(Beginning of INFORMATION)
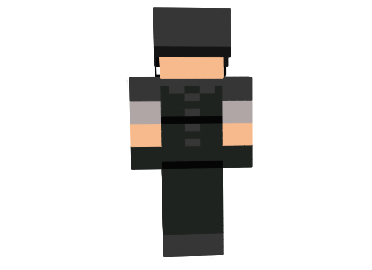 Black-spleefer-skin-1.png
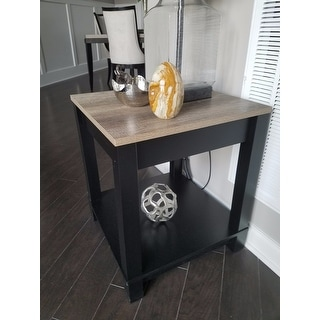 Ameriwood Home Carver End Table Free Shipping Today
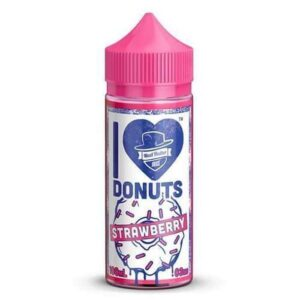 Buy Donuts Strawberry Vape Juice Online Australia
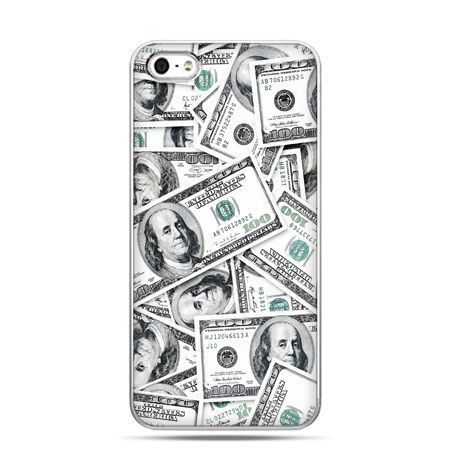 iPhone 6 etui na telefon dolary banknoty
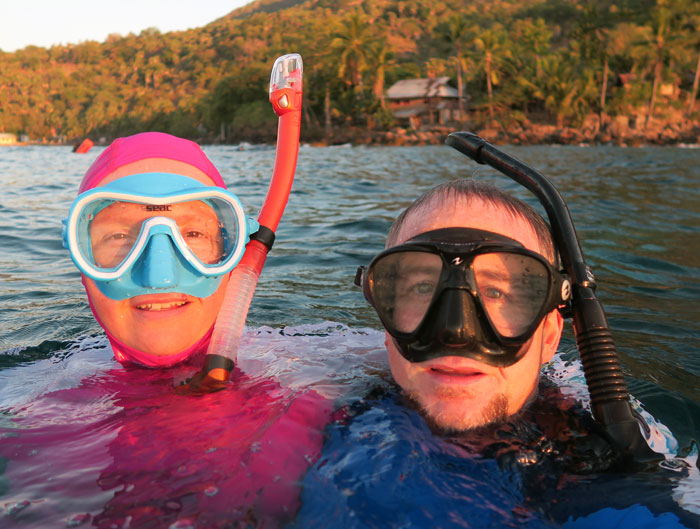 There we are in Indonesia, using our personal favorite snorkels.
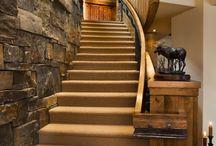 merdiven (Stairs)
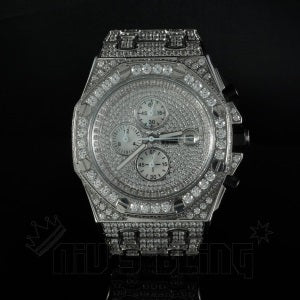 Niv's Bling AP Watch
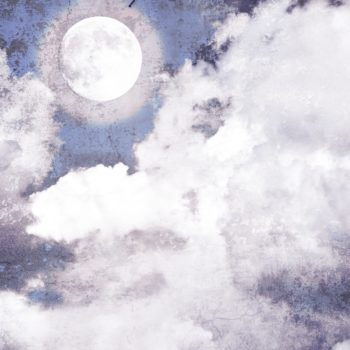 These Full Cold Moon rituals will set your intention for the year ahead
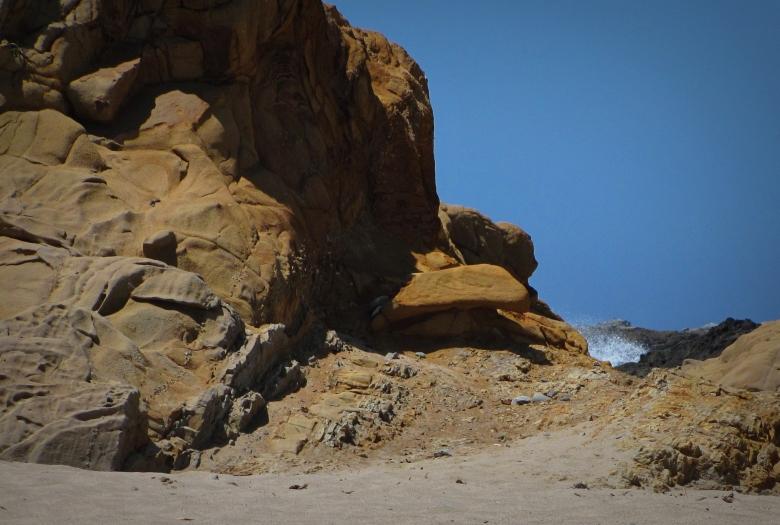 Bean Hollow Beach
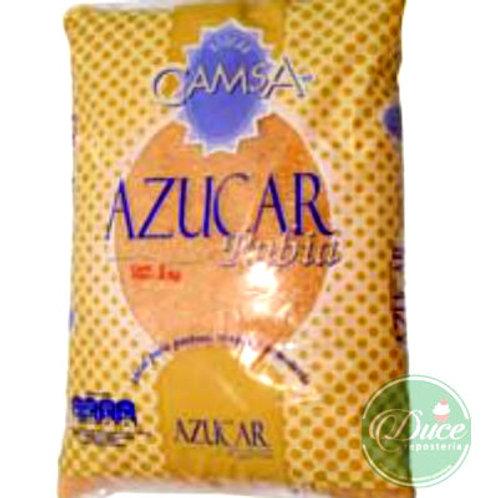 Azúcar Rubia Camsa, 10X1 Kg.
(End of INFORMATION)
(Beginning of INFORMATION)
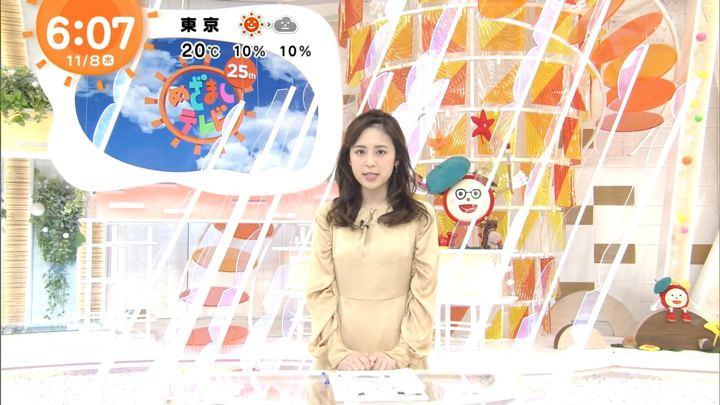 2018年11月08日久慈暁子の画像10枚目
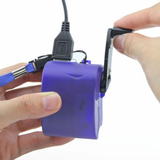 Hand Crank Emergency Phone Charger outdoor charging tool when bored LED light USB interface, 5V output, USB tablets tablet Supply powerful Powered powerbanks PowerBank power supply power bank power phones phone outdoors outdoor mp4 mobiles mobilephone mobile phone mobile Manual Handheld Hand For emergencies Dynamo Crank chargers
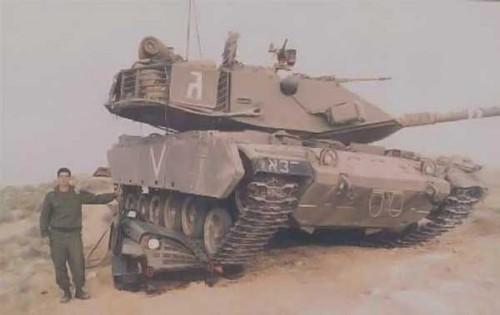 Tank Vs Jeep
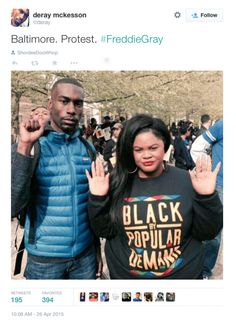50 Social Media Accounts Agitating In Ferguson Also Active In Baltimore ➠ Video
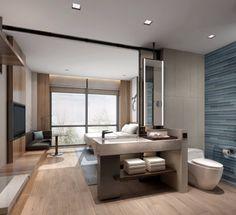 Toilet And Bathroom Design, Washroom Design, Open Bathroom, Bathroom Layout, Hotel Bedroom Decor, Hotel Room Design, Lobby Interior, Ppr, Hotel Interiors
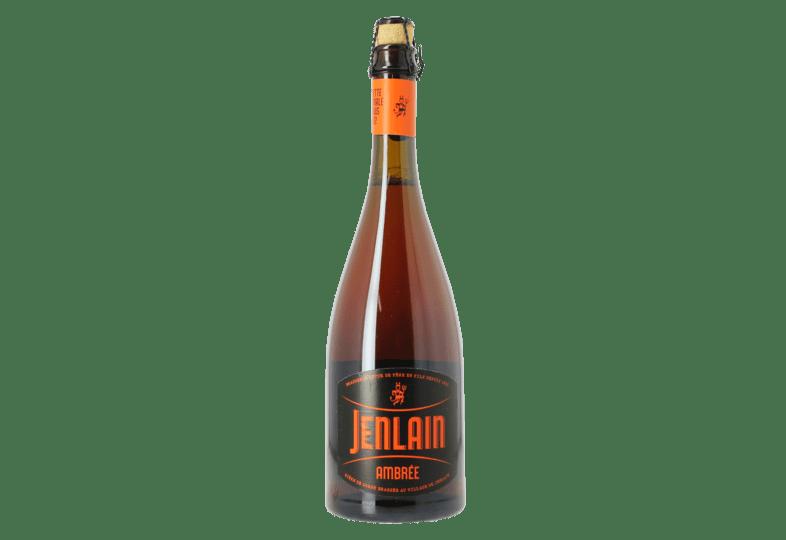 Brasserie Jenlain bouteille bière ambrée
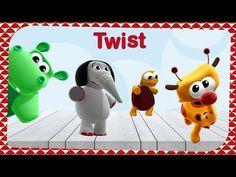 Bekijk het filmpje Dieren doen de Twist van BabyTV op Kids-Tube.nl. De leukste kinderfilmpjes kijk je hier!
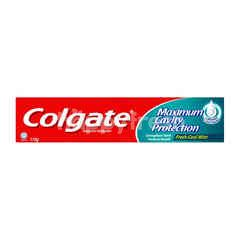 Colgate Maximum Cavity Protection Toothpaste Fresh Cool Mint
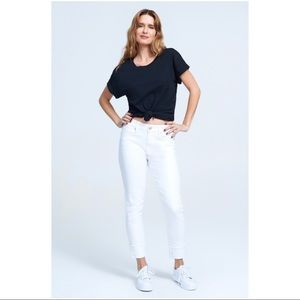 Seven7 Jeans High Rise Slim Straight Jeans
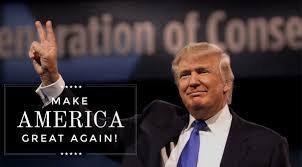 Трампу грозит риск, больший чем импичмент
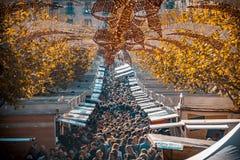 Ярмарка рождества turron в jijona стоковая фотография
(End of INFORMATION)
_EXERCISE REQUIREMENTS_
From the records above, output only the lines starting at the one containing "Hand Crank Emergency" and ending at the one containing "Tank Vs Jeep", word for word. Pictures stay out.

_SOLUTION TO THIS TASK_
 Hand Crank Emergency Phone Charger outdoor charging tool when bored LED light USB interface, 5V output, USB tablets tablet Supply powerful Powered powerbanks PowerBank power supply power bank power phones phone outdoors outdoor mp4 mobiles mobilephone mobile phone mobile Manual Handheld Hand For emergencies Dynamo Crank chargers
 Tank Vs Jeep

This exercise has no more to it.